Görev yapmış olduğum yerde Kâdirî olan bir cemaat var. Onların cehrî zikirlerine katılabilir miyim? “Cehrî zikir yapanın Nakşîliği düşer.” diye bir anlayış var, doğru mu?


Hayır, yanlıştır. Öyle şey yok! Zikir cehrî de olabilir hafî de olabilir. Bid’at ehli olmayan, iyi, has bir kardeş topluluğun zikir yaptığını görürseniz katılırsınız. Ulu Cami’ye gittim. Baktım sabah namazından sonra birileri bir şeyler okuyorlar. Yanaşırım, ben de istifade ederim. Hayırlı bir işe, bir ibadete, taate iştirak edilir. Ama bid’at ehli, yalan yanlış iş yapanlar olursa onlara uymak gerekmez.

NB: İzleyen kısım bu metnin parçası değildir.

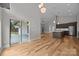 Open-concept space with hardwood floors, sliding glass doors, and a kitchen island with stainless steel appliances at 1207 Lakedell Dr, Charlotte, NC 28215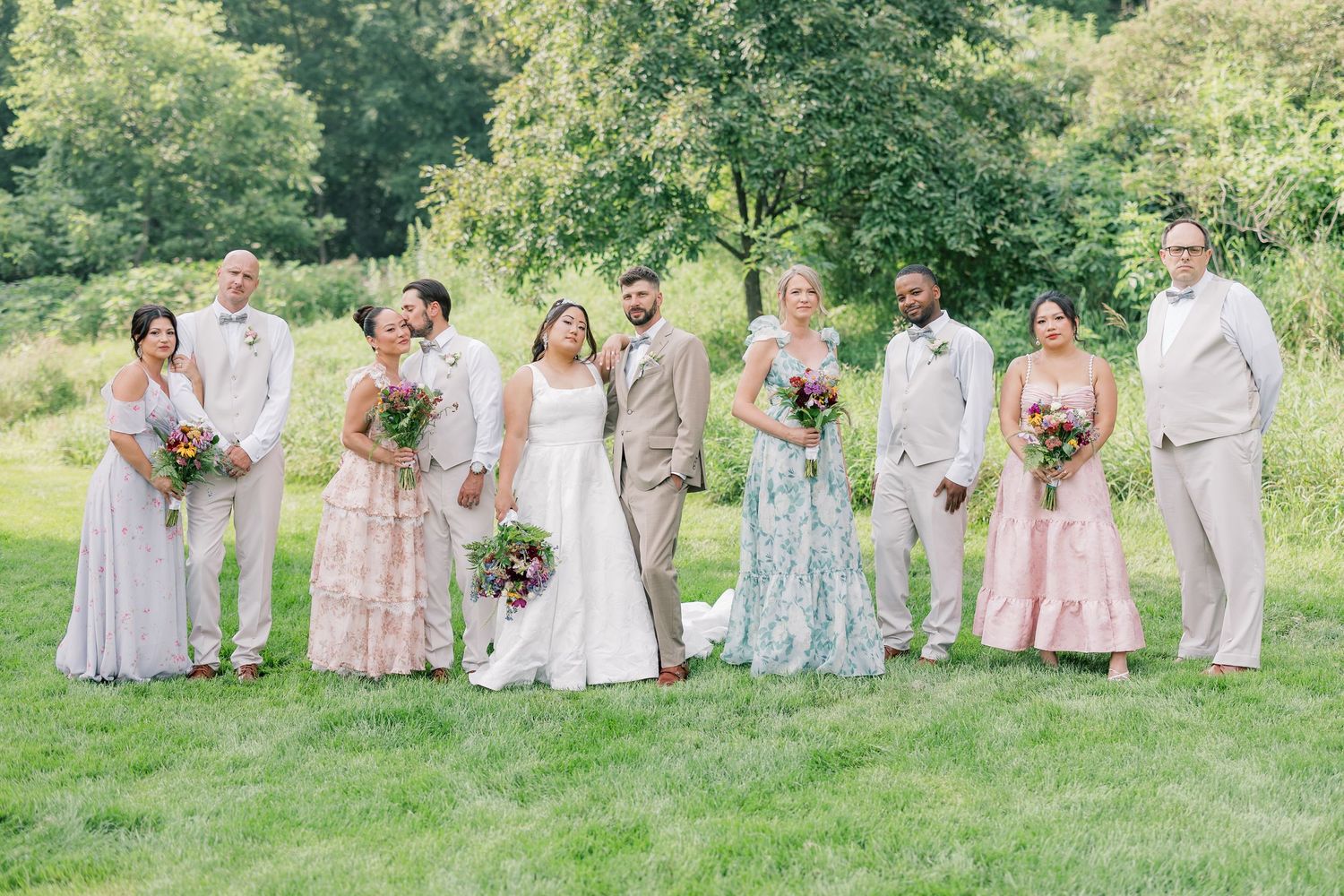 Wedding party in soft pastels and gray poses together on a grassy hillside.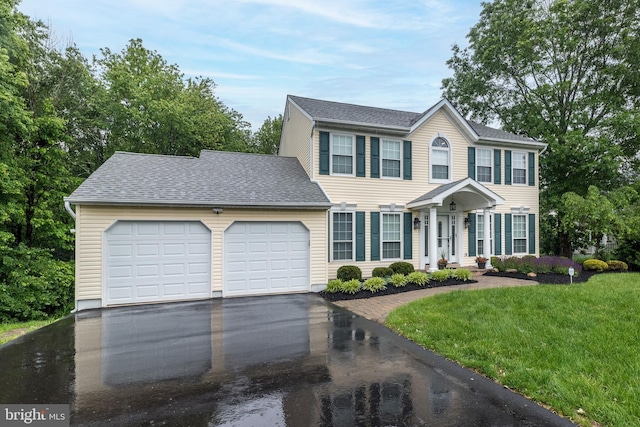 256 Rock Run Rd, Yardley, PA 19067 - colonial inspired home with asphalt driveway, an attached garage, a front lawn, and a shingled roof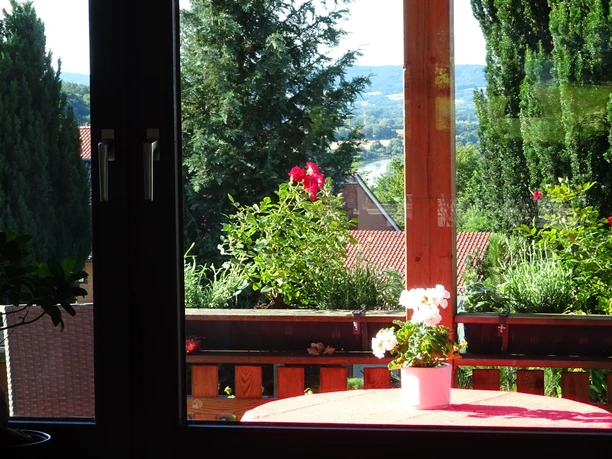 Aussicht Ferienwohnung Jakobs Blick durch ein Fenster auf farbenprächtige Blumen, Wälder und ferne Hügel einer weitläufigen Landschaft.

“Nakşîliğin düşmesi” diye bir şey yoktur. Kaldı ki zaten bizim Hâlidî Tarikatı’nın da beş tarikatla bağlantısı, icazeti vardır. Kàdirîlik tarafı da vardır. Onun için böyle düşme gibi bir şey olmaz.

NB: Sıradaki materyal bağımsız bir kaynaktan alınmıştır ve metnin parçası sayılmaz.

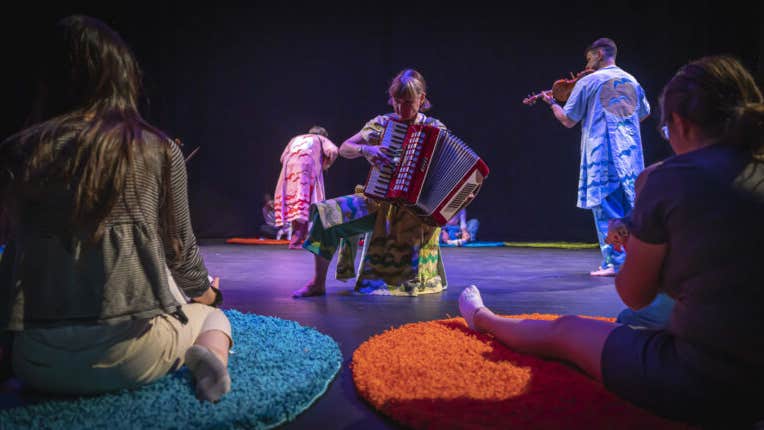 Musicians moving around a stage whilst playing to a seated adult and baby
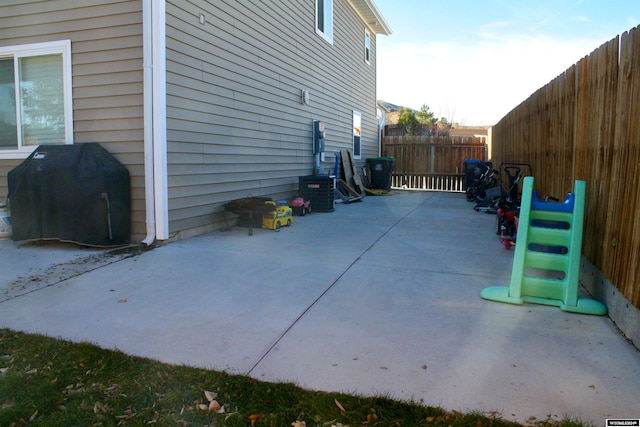 view of property exterior with cooling unit and a patio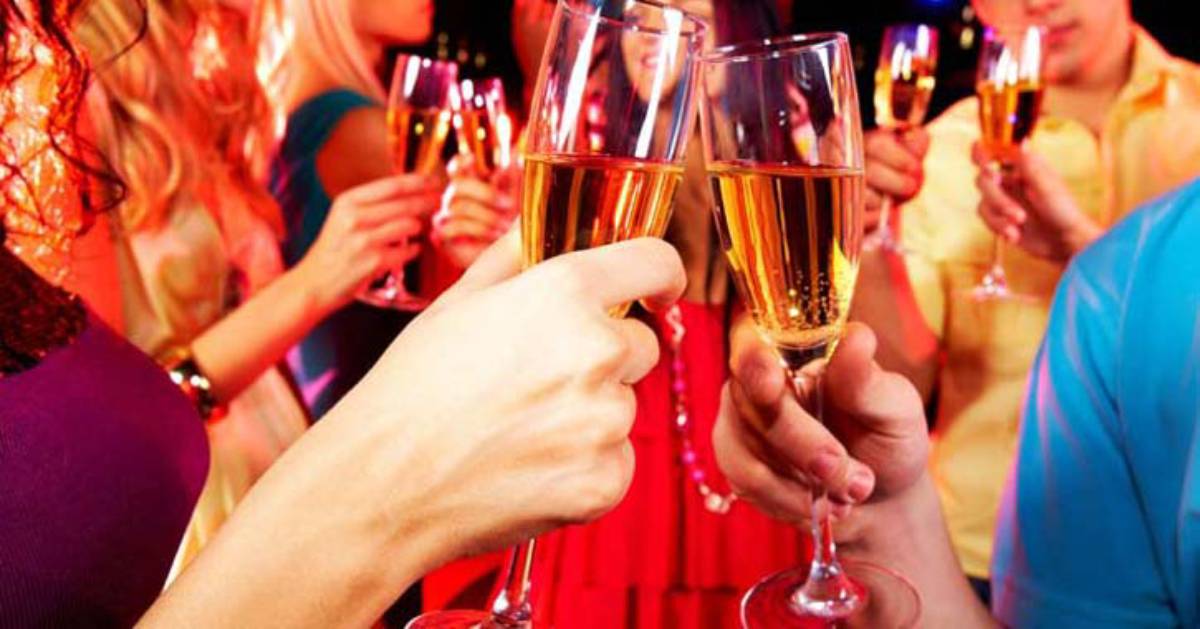 people holding champagne flutes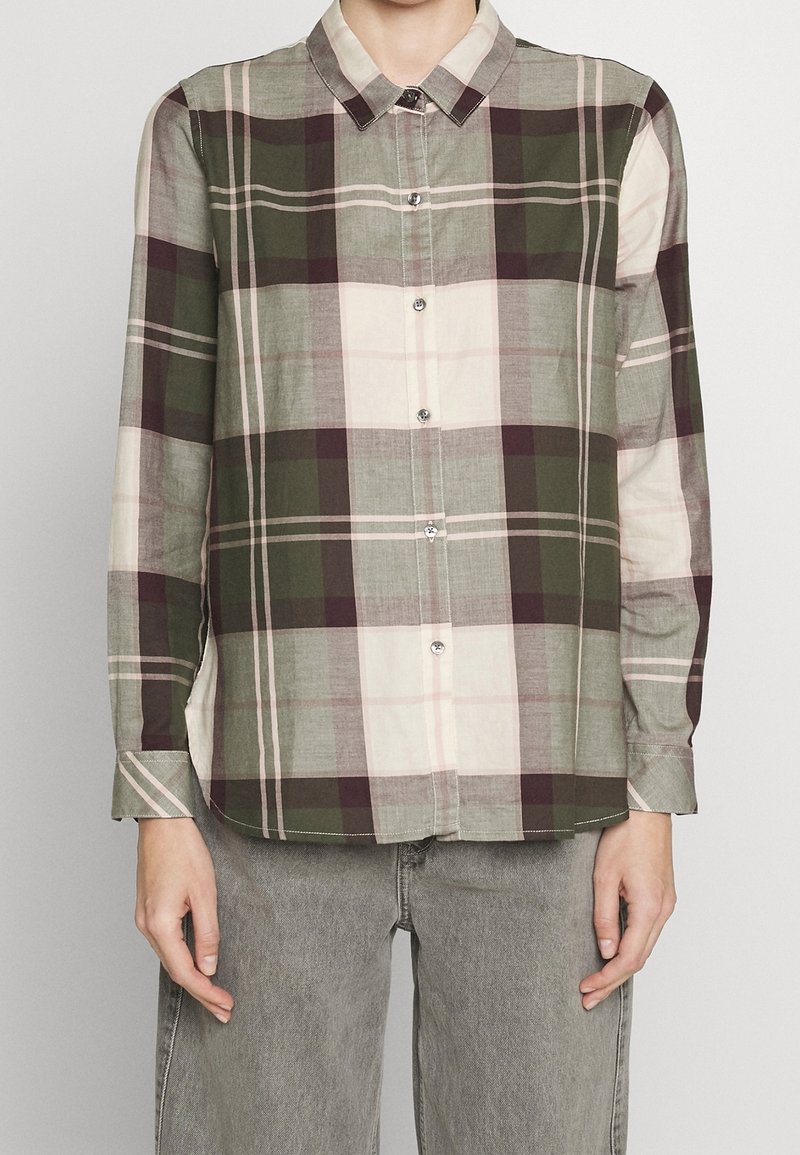 Personne portant une chemise à carreaux verte, blanche et marron à manches longues et un pantalon gris, debout devant un fond uni.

Nakşî Tarikatı’nın bazı büyükleri de cehrî zikri tavsiye etmiş ve uygulamışlardır. Onun için bu, yanlış bir söz. Cehrî de olur hafî de olur. Hafî zikrin sevabı çoktur, kalbî zikrin sevabı yetmiş kat daha çoktur. Cehrî zikir de bazen yapılır ve gerekebilir.

İnsan ilk başlangıçta iken cehrî zikirle aşkı, şevki daha arttığından öyle de olabilir. Biz de tavsiye edebiliriz, onun bir mahzuru yok. Böyle bir şeye katılabilirler. Düşmek diye bir şey yoktur.